Y en un instante, mientras las Tres Mujeres Grises seguían disputando, Perseo saltó de detrás de la zarza y se hizo dueño de la presa. El ojo maravilloso, al pasar a su mano, centelleó más brillante que nunca, y pareció mirarle a la cara con aire de inteligencia, con la misma expresión que si hubiese tenido un par de párpados para hacer un guiño. Las Tres Mujeres Grises no sabían nada de lo que había sucedido, y suponiendo cada una de ellas que el ojo estaba en poder de una de las otras, empezaron a disputar de nuevo. Por fin, Perseo no quiso que las pobres viejas se insultasen más de lo necesario, y creyó que había llegado el momento de las explicaciones.

—Señoras mías—dijo—, tengan ustedes la bondad de no disgustarse unas con otras. Si hay aquí algún culpable, ese soy yo, porque tengo el honor de llevar en la mano vuestro brillantísimo y excelentísimo ojo.

—¡Tú, tú tienes nuestro ojo! ¿Y quién eres tú?—chillaron a un tiempo las Tres Mujeres Grises. Porque, naturalmente, se asustaron muchísimo al oir una voz extraña y comprender que su vista había caído en manos no sabían de quién—. ¡Ay, hermanas, hermanas! ¿Qué vamos a hacer? ¡Todas estamos en la obscuridad! ¡Danos nuestro ojo precioso y único! ¡Tú tienes dos para ti solo!

—Diles—apuntó Azogue a Perseo—que se lo entregarás en cuanto te hayan dicho dónde puedes encontrar a las Ninfas que tienen las sandalias que vuelan, el saco mágico y el yelmo de la invisibilidad.
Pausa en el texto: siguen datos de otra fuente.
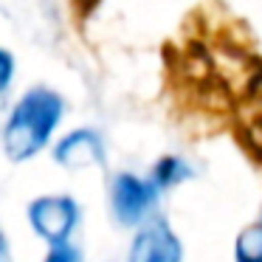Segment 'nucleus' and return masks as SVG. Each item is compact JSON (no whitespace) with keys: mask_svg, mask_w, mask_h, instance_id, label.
I'll return each instance as SVG.
<instances>
[{"mask_svg":"<svg viewBox=\"0 0 262 262\" xmlns=\"http://www.w3.org/2000/svg\"><path fill=\"white\" fill-rule=\"evenodd\" d=\"M0 262H9V251H6V243L0 237Z\"/></svg>","mask_w":262,"mask_h":262,"instance_id":"obj_13","label":"nucleus"},{"mask_svg":"<svg viewBox=\"0 0 262 262\" xmlns=\"http://www.w3.org/2000/svg\"><path fill=\"white\" fill-rule=\"evenodd\" d=\"M76 217H79V211L71 198H40L29 209V220L34 231L46 237L51 245H59L71 237Z\"/></svg>","mask_w":262,"mask_h":262,"instance_id":"obj_3","label":"nucleus"},{"mask_svg":"<svg viewBox=\"0 0 262 262\" xmlns=\"http://www.w3.org/2000/svg\"><path fill=\"white\" fill-rule=\"evenodd\" d=\"M46 262H79V254H76V248H71L68 243H59L51 248V254L46 256Z\"/></svg>","mask_w":262,"mask_h":262,"instance_id":"obj_10","label":"nucleus"},{"mask_svg":"<svg viewBox=\"0 0 262 262\" xmlns=\"http://www.w3.org/2000/svg\"><path fill=\"white\" fill-rule=\"evenodd\" d=\"M234 256L237 262H262V223H254L239 231Z\"/></svg>","mask_w":262,"mask_h":262,"instance_id":"obj_8","label":"nucleus"},{"mask_svg":"<svg viewBox=\"0 0 262 262\" xmlns=\"http://www.w3.org/2000/svg\"><path fill=\"white\" fill-rule=\"evenodd\" d=\"M234 130L239 144L262 164V91L234 113Z\"/></svg>","mask_w":262,"mask_h":262,"instance_id":"obj_6","label":"nucleus"},{"mask_svg":"<svg viewBox=\"0 0 262 262\" xmlns=\"http://www.w3.org/2000/svg\"><path fill=\"white\" fill-rule=\"evenodd\" d=\"M186 175H189V169L178 158H164L158 166H155V181H158L161 186H172V183H178Z\"/></svg>","mask_w":262,"mask_h":262,"instance_id":"obj_9","label":"nucleus"},{"mask_svg":"<svg viewBox=\"0 0 262 262\" xmlns=\"http://www.w3.org/2000/svg\"><path fill=\"white\" fill-rule=\"evenodd\" d=\"M12 74H14V59H12V54L0 51V93L6 91V85L12 82Z\"/></svg>","mask_w":262,"mask_h":262,"instance_id":"obj_11","label":"nucleus"},{"mask_svg":"<svg viewBox=\"0 0 262 262\" xmlns=\"http://www.w3.org/2000/svg\"><path fill=\"white\" fill-rule=\"evenodd\" d=\"M152 200L155 189L149 183L138 181L136 175H119L113 181V211L124 226H136L144 217V211L152 206Z\"/></svg>","mask_w":262,"mask_h":262,"instance_id":"obj_5","label":"nucleus"},{"mask_svg":"<svg viewBox=\"0 0 262 262\" xmlns=\"http://www.w3.org/2000/svg\"><path fill=\"white\" fill-rule=\"evenodd\" d=\"M68 3H71V9H74V14H76V17H79V20H85L88 14H91L93 9L99 6V3H102V0H68Z\"/></svg>","mask_w":262,"mask_h":262,"instance_id":"obj_12","label":"nucleus"},{"mask_svg":"<svg viewBox=\"0 0 262 262\" xmlns=\"http://www.w3.org/2000/svg\"><path fill=\"white\" fill-rule=\"evenodd\" d=\"M59 116H62V99L57 93L46 88L26 93L6 124V138H3L6 155L12 161H26L40 152L51 130L59 124Z\"/></svg>","mask_w":262,"mask_h":262,"instance_id":"obj_2","label":"nucleus"},{"mask_svg":"<svg viewBox=\"0 0 262 262\" xmlns=\"http://www.w3.org/2000/svg\"><path fill=\"white\" fill-rule=\"evenodd\" d=\"M181 239L172 234V228L164 220H155L147 228H141L130 248V262H181Z\"/></svg>","mask_w":262,"mask_h":262,"instance_id":"obj_4","label":"nucleus"},{"mask_svg":"<svg viewBox=\"0 0 262 262\" xmlns=\"http://www.w3.org/2000/svg\"><path fill=\"white\" fill-rule=\"evenodd\" d=\"M164 68L172 96L198 113H237L262 91L256 40L220 3L189 14L181 34L164 46Z\"/></svg>","mask_w":262,"mask_h":262,"instance_id":"obj_1","label":"nucleus"},{"mask_svg":"<svg viewBox=\"0 0 262 262\" xmlns=\"http://www.w3.org/2000/svg\"><path fill=\"white\" fill-rule=\"evenodd\" d=\"M57 161L62 166H71V169L102 164V144H99V138L88 130L71 133V136L57 147Z\"/></svg>","mask_w":262,"mask_h":262,"instance_id":"obj_7","label":"nucleus"}]
</instances>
—Mis queridas, buenas y admirables señoras—dijo Perseo, dirigiéndose a las Tres Mujeres Grises—: no hay motivo para que se asusten ustedes de ese modo. No soy un malvado, ni mucho menos. Les devolveré a ustedes el ojo sano y salvo, brillante como nunca, en cuanto me digan dónde puedo encontrar a las Ninfas.

—¿A las Ninfas? ¡Pobres de nosotras, hermanas! ¿Qué dice este hombre?—gritó Espanto—. La gente asegura que hay muchísimas Ninfas: unas que se pasan la vida cazando en los bosques, otras que viven entre los árboles, otras que tienen cómoda habitación en el agua de las fuentes. De ninguna sabemos nada nosotras. Somos tres ancianas desdichadas, que vamos caminando en la obscuridad, que nunca hemos tenido más que un ojo para las tres, y ahora nos lo han robado. ¡Devuélvenosle, buen desconocido; quienquiera que seas, devuélvenosle!

Y las tres mujeres extendían la mano, intentando coger a Perseo. Pero él tenía buen cuidado de mantenerse fuera de su alcance.

—Respetables señoras mías—dijo, porque su madre le había enseñado a emplear siempre la mayor cortesía—: tengo el ojo en la mano, y lo conservaré con el mayor cuidado hasta que tengan ustedes la amabilidad de decirme dónde están las Ninfas. Las que yo voy buscando son las que tienen el saco encantado, las sandalias que vuelan y... ¿cómo se llama?... ¡ah, sí!, el yelmo de la invisibilidad.

—¡Desgraciadas de nosotras, hermanas! ¿De qué habla este joven?—exclamaron Espanto, Pesadilla y Quebrantahuesos, dirigiéndose unas a otras con gran apariencia de asombro—. ¡Un par de sandalias que vuelan! Pero, ¿no comprende que si tuviera la locura de ponerse semejante calzado, los pies le echarían a volar por encima de la cabeza? ¡Y un yelmo de invisibilidad! ¿Cómo puede un yelmo hacer invisible a un hombre, a no ser que le cubra de pies a cabeza? ¡Y, por si era poco, un saco encantado! ¿Qué clase de bolso será ese? No, no, buen amigo; no podemos decirte nada de todas esas maravillas. Tú tienes tus dos ojos, y nosotras uno para las tres; mejor podrás tú que nosotras, pobres mujeres ciegas, encontrar todo lo que necesitas.

Perseo, oyéndolas hablar de aquel modo, empezó a creer que, en realidad, las Tres Mujeres Grises no sabían nada de lo que les preguntara, y le daba pena tenerlas en apuro tan grande; tanto, que ya estaba a punto de devolverles el ojo, pidiéndoles perdón por la molestia que les había causado; pero Azogue le sujetó la mano.